- Since the debacle of the early days of the pandemic, when dozens of travelling officials and their families slipped through the safety net of a 2 weeks quarantine that could have prevented the coronavirus disaster unfolding in Côte d'Ivoire, it now seems, we are heading for a total lockdown of the country.
Beside a Presidential address declaring a state of emergency thus, closing borders, installing a curfew and virtually shutting down the economy, a promise of billions from state coffers without any measures benefitting the majority poor population, all there is to watch on state television RTI is hours of footage of donations, either to the government "efforts", politicians and their cronies offering kits, sanitation equipment and distributing goods to targeted areas, which selection criteria are unbeknown to the average Ivorian.

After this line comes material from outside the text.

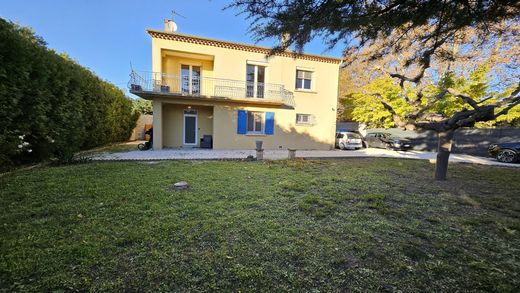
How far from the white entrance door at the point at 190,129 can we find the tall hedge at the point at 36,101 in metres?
4.71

There is not a concrete plan for the majority of poor populations in this part of the world. No experts available to explain in minute scientific details what this disease is about or no daily press briefings with journalists willing to ask as many questions to inform those millions of incredulous Ivorians.
Oblivious to the imminent danger of herd infection, hundreds congregated Sunday night in the populous neighbourhood of Yopougon to tear down a makeshift "Test centre", believing for some, rumours of a hospital for coronavirus patients being built or, for others, a vaccine trial facility, as discussed by two French scientists on a live television broadcast late last week.
Before long, the uprising reached Koumassi then, Wednesday in the village of Anono near Cocody, crowds were in a standoff with the police for the same reasons.
The lack of transparency and the failure of the leadership to bring solace to millions, is the cause of mistrust in authorities, in addition to fake news spread on social media, or "cyber activists" and "influencers" adamantly urging families and friends not to be turned into guinea pigs.
With curfews and regulations leading to many businesses shutting down without government subsidies, it is no wonder people feel restless.
Social distancing and self-isolation against Covid-19 fit Western society. It is working for some countries, not all yet.
The Chinese didn’t use social distancing and self-isolation.They quarantined their people by force because that is what could work for them.
China was also building and putting to use new hospitals every 6 days, to help get ahead of the virus, because many Chinese didn't have access to healthcare and they understood what needed to be done. Their response was completely Chinese and not African nor European. They knew what China needed to move China fast out of the crisis and that’s what they did.
Europeans looked at their society and came up with social distancing and self-isolation because they understood that approach. Europeans don't have communities that are without running water.
They don’t have communities without Hospitals. Europeans don't live in "face-me-I-face-you" houses or shacks.
Their homeless are now in government shelters. Social distancing and self-isolation are completely European. A Eurocentric response to COVID-19. Not a Chinese response.
Europe doesn't have slums such as Yahossehi - Zimbabwe - "mon mari m'a laissé"- Gesco or sprawling poor neighbourhoods such as Abobo , Yopougon or Adjouffou with clogged gutters and scarce toilets.
In the Ivory Coast, we buy and sell water and everything else for a living. Some people cannot even afford three meals a day, although they hustle 24/7.
Europeans set lockdowns in motion with all types of funds to sustain the Isolation period.
Here, maquis, bars and all markets are now shut, but how many Ivorians can survive 2 weeks without their daily bustles out there to have a meal on the table? forcing them to self-isolate is only asking them to choose between death by COVID-19 or death by hunger.
The Coronavirus crisis has demonstrated 60 years after independence that our society lacks the basic in a standard of living. Let's just hope to come out of this pandemic with the right policies for a true emerging country, not eager to sugarcoat statistics to please international partners to the detriment of our sons and daughters.